A lawyer, L, who acted for a party in a criminal case involving alleged violence by that party against a former client of L’s firm has been censured, fined, ordered to apologise to the former client and to undertake an ethics course.
A lawyers standards committee has ruled that the actions of L – the sole partner of the firm – was unsatisfactory conduct.
A solicitor in L’s firm had earlier acted for a Ms C in Family Court proceedings involving alleged domestic violence by Ms C’s former partner, Mr D. Ms C recalled having “informal discussions” with L over this period about her relationship with Mr D. Ms C later uplifted her file from the firm.
Several months later, Mr D was charged with a number of offences, including some where Ms C was the complainant.
L began acting for Mr D in relation to those charges. The charges relating to Ms C were later withdrawn, but Ms C laid a complaint about L’s conduct.
In response to the complaint, L said he considered there was no conflict of interest even before the charges brought by Ms C were withdrawn.

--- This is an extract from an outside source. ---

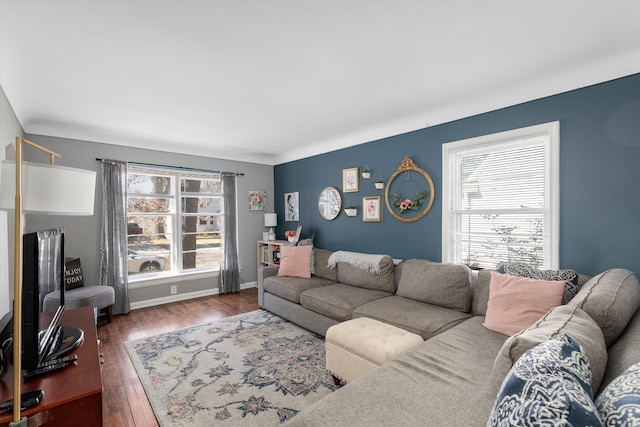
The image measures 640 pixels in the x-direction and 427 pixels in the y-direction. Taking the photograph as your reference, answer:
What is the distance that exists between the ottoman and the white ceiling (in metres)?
2.01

L considered that the prosecution agencies were the other parties, not Ms C.
L was not involved in Ms C’s earlier Family Court case, although recalls speaking to her “generally in passing” on very few occasions. He did not recall reading the Family Court decision on the case but was aware of its outcome.
Conflict of interest
The committee said it considered that “there was both an actual and a perceived conflict of interest when [L] accepted instructions to defend [Mr D] on charges where [Ms C] was the complainant.
“This conflict of interest continued until those charges were withdrawn. [Ms C] would have been the main witness in any such prosecution. If the matter had proceeded to trial [Ms C] would have been subject to cross-examination by [L].
“To say that there was no conflict of interest because [Ms C] was not a ‘party’ to the criminal prosecution misses the point.
“[L] had knowledge of the issues within the relationship between [Ms C] and [Mr D], and had met [Ms C] on a number of occasions.
“There is a real possibility that [L’s] knowledge of [Ms C]’s relationship with [Mr D], and his knowledge of the Family Court proceedings, gained while [Ms C] was a client of the firm, could be used to [Mr D]’s advantage and to [Ms C]’s detriment.
“Further, [L] would have an obligation to disclose to [Mr D] all information held by himself and his firm that might be relevant in defending the charges (rule 7).
“Any such information that arose from [Ms C]’s interactions with the firm was confidential to her and disclosure to [Mr D] a breach of her right of confidentiality (rules 8 and 8.1).”
The committee said that rule 8.7.1 applied to the complaint. This states that a lawyer must not act for a client against a former client of the lawyer or of any other member of the lawyer’s practice where the lawyer or practice holds confidential information about the former client; where disclosure of that information would likely affect the former client adversely; or where there was more than a negligible risk the confidential information would be disclosed; and where the fiduciary obligation owed to the former client would be undermined.
The committee considered that L had breached rule 8.7.1 by acting for Mr D in criminal proceedings where Ms C was the complainant, and there was a more than negligible risk of disclosure of Ms C’s confidential information, and that such disclosure would adversely affect her interests.
L was censured, ordered to apologise in writing to Ms C, to pay a fine of $3,500 and costs of $1,500, to confirm to the committee that L is not holding an electronic file relating to Ms C (noting that such confirmation has been received), and to attend the next Ethics Course offered by NZLS CLE Ltd on conflict issues.